Non c’è solo la rinuncia o la perdita del posto di lavoro. Anche per quelle madri che il lavoro riescono a mantenerlo le sfide da affrontare sono tante e spesso meno visibili.

Secondo gli ultimi dati elaborati da Save the Children, in Italia lavora solo il 58,2% delle madri con figli in età prescolare, poco più della metà. E se riescono a non uscire dal mercato del lavoro, la strada resta comunque difficile per la cosiddetta ‘child penalty’: dopo la nascita dei figli non solo i tassi di occupazione femminile, ma anche le ore di lavoro, la progressione di carriera e i guadagni tendono a diminuire, vuoi per utilizzo del part-time e forme di lavoro flessibili, vuoi per mancate opportunità di crescita e di carriera. Questo succede a volte proprio a causa di quegli strumenti pensati per conciliare vita lavorativa e vita privata. E a volte per un cambiamento culturale che fatica, ancora oggi, a prendere piede.

Quanto pesa la child penalty?
==============================
▸ Cosa si chiede
1/ Estrai dal testo sulla child penalty il tratto che va da "Non c’è solo" fino a "spesso meno visibili.".
2/ Secondo il testo sulla child penalty, per quali cause ore di lavoro, progressione di carriera e guadagni tendono a calare dopo la nascita dei figli?
Le righe provengono da una fonte diversa dal testo sulla child penalty.

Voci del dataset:
==============================
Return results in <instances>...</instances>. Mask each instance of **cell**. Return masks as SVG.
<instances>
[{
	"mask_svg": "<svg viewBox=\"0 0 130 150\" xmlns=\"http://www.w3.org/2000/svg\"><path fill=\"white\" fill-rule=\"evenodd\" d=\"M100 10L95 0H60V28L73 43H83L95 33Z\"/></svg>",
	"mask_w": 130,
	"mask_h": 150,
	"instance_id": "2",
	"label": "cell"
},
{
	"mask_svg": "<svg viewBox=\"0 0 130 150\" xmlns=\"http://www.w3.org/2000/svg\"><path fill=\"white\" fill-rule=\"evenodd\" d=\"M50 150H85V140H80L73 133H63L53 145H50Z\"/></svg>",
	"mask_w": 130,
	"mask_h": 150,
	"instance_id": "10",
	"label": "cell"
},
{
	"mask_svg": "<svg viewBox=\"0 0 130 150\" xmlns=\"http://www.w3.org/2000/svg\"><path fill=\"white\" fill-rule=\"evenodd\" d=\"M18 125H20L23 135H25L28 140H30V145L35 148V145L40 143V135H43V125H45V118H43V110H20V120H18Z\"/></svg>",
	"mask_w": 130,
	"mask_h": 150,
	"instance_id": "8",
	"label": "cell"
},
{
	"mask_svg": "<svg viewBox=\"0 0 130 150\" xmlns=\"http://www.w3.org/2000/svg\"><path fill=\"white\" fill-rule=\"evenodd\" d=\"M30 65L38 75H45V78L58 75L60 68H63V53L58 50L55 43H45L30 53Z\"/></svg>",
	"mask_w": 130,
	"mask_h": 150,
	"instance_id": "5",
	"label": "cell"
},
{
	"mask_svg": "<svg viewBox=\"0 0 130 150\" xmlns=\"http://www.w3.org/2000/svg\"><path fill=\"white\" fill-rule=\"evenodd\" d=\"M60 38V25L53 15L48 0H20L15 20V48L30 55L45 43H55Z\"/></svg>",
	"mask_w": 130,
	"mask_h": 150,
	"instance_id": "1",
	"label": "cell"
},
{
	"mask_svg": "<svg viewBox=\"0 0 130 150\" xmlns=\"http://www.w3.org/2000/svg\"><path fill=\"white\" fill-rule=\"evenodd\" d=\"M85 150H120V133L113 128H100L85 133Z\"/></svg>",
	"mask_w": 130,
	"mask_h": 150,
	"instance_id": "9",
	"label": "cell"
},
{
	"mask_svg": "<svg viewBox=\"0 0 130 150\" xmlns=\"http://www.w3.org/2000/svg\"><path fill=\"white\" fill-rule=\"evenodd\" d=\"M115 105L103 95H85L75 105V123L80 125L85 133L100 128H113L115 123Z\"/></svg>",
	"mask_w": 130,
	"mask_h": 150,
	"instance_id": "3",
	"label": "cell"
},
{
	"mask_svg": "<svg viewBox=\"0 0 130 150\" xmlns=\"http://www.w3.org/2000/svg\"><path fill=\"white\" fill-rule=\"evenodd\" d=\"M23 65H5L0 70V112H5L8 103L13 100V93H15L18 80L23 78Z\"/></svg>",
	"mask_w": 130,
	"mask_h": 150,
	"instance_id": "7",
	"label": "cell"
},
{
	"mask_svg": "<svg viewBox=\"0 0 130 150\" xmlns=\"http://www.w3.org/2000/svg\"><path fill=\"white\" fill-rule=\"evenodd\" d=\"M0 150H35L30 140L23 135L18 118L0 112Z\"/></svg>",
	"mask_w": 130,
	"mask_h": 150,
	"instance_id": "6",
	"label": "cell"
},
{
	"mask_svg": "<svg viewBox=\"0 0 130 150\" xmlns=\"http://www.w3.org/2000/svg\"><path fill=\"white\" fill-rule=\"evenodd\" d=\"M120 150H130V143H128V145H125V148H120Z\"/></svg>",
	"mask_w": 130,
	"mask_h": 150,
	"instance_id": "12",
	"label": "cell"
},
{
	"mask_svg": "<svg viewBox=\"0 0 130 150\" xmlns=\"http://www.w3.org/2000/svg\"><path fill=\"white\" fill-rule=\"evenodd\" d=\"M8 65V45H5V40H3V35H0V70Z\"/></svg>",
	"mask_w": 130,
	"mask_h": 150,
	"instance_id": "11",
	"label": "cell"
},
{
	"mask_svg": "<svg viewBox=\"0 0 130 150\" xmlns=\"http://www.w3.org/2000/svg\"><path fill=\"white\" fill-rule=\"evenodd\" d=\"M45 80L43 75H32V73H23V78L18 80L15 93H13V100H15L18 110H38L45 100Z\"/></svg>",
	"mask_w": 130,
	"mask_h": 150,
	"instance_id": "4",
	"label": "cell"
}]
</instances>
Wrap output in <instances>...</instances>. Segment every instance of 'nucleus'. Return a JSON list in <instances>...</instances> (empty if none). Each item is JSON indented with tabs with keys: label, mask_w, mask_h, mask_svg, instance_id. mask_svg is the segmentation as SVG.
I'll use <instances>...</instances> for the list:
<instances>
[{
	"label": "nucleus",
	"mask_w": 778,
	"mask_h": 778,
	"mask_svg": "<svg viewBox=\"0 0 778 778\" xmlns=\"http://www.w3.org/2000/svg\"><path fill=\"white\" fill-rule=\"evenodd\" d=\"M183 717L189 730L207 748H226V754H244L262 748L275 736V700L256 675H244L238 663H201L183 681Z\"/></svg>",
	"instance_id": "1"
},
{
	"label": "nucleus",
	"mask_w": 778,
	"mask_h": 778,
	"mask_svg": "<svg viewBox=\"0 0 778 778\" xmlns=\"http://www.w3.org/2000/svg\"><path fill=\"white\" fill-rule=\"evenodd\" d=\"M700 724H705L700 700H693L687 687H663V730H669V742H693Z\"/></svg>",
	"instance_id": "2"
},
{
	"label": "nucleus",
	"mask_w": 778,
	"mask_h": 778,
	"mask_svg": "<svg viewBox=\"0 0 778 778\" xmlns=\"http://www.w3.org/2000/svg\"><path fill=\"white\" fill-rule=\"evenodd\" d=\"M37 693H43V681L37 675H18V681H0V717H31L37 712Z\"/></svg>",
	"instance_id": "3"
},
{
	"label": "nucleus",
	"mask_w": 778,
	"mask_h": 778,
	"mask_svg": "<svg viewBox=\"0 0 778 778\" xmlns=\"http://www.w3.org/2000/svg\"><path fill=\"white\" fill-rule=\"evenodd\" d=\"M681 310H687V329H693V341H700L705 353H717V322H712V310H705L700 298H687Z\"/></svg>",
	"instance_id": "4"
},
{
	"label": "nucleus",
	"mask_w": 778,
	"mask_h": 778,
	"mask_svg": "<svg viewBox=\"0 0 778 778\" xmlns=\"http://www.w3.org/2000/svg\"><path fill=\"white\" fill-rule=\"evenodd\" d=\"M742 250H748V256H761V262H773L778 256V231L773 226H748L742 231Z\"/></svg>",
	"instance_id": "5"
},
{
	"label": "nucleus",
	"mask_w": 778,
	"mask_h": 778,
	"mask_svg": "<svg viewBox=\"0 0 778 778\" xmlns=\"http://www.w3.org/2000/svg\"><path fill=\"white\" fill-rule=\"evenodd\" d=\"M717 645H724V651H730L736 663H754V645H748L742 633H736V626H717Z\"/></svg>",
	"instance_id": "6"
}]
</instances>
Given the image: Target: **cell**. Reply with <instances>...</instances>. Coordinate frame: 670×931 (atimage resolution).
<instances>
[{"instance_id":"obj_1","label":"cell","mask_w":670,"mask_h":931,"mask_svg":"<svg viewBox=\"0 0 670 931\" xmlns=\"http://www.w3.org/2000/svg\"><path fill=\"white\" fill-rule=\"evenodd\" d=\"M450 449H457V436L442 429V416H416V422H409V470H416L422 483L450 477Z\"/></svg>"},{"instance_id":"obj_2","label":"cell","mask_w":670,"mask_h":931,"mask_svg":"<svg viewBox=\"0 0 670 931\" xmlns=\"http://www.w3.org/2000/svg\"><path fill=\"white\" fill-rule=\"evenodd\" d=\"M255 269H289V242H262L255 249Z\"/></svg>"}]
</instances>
==============================
▸ Risultati attesi
1/
Non c’è solo la rinuncia o la perdita del posto di lavoro. Anche per quelle madri che il lavoro riescono a mantenerlo le sfide da affrontare sono tante e spesso meno visibili.

2/ Calano per il ricorso al part-time e a forme di lavoro flessibili, oppure per mancate opportunità di crescita e di carriera. Talvolta ciò dipende proprio dagli strumenti pensati per conciliare vita lavorativa e vita privata. Altre volte dipende da un cambiamento culturale che fatica ancora oggi a prendere piede.